Part 35 - Rasa yang tumbuh

43 2 0
                                    

- • Happy Reading • -

"Gak mau ke dalem aja, El?" tanya seorang wanita paruh baya yang meletakkan dua gelas teh hangat bersama dengan biskuit sebagai camilan di atas meja teras.

Elvan menggeleng, "Mau cari angin, Tante" jawabnya.

"Bunda" panggil gadis dengan baju tidur pendek motif bunga yang sudah berdiri di ambang pintu, "Rama minta temenin makan".

"Kamu ajak ngobrol Elvan ya" pinta Irma diangguki saja oleh putrinya, "Bunda temenin Adik kamu dulu".

Vara duduk di samping Elvan setelah meninggalkan mereka berdua. Gadis itu diam tidak tahu harus bicara apa, ia ingin menanyakan sesuatu tapi takut jika Elvan akan menganggapnya terlalu percaya diri.

"Gue seneng banget hari ini" celetuk Elvan memulai pembicaraan setelah menyeruput teh yang menghangatkan tubuhnya.

"Kenapa?" tanya Vara asal.

"Gue balik ke lapangan" jawab Elvan, "Dan sekarang ada yang nunggu gue di tribun" imbuhnya sambil melirik singkat pada Vara.

Entah mengapa Elvan terdengar seperti membicarakan dirinya, dan Vara tersipu mendengarnya.

"Liona juga ada di tribun" ujar Vara saat menyadari bukan hanya dia yang ada di tribun tadi, "Lo liat dia?".

Elvan menggeleng, apakah benar yang Vara lihat itu?
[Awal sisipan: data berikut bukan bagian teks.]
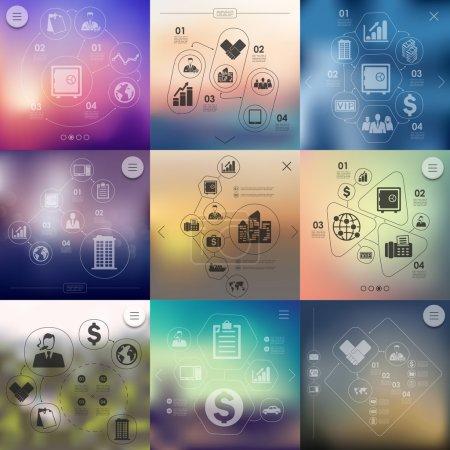 Illustration pour Infographie d'entreprise avec arrière-plan non ciblé - image libre de droit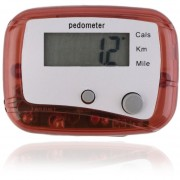 ER Mini Digital LCD Podómetro Run Correr Paso Corta Distancia Contador Nueva Red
Bagaimana bisa Elvan tidak menyadarinya? Mengapa perhatiannya jatuh seluruhnya pada Vara?. Banyak pertanyaan yang muncul di kepala Elvan setelah Vara mengatakan tentang Liona, gadis yang masih coba dia hapus dari dalam hati.

Vara menghela nafasnya, "Hari ini gue juga ngerasa kalau lo itu Elvan yang beda" ucapnya pelan seolah bergumam tapi sepertinya masih dapat Elvan dengar.

Keduanya terdiam, sama-sama enggan untuk kembali memulai pembicaraan. Tapi anehnya, Vara merasa aman dan ketakutannya pada sang Ibu yang menunggunya pulang perlahan mereda.

"Lo takut?" celetuk Elvan bertanya.

Gadis itu menggeleng kecil, "Enggak" jawabnya.

Dia berpikir Elvan mengetahui sesuatu, tapi sayangnya sikap pemuda itu susah ditebak membuat Vara tidak ingin menerka.

Vara mengusap lututnya yang terasa dingin tertiup angin sepoi malam hari, saat itulah sebuah jaket yang jatuh menutup kedua lututnya.

Si gadis menoleh pada Elvan yang hanya meliriknya saat pemuda itu sedang merapikan jaketnya agar dapat menghangatkan kedua lutut Vara yang sedari tadi gadis itu usap.

"Jam berapa?" tanya Elvan sambil menarik kembali tubuhnya untuk duduk seperti semula.

Vara memutar tubuhnya ke belakang melihat jam dinding dari balik kaca jendela, "Masih jam 8 lebih dikit".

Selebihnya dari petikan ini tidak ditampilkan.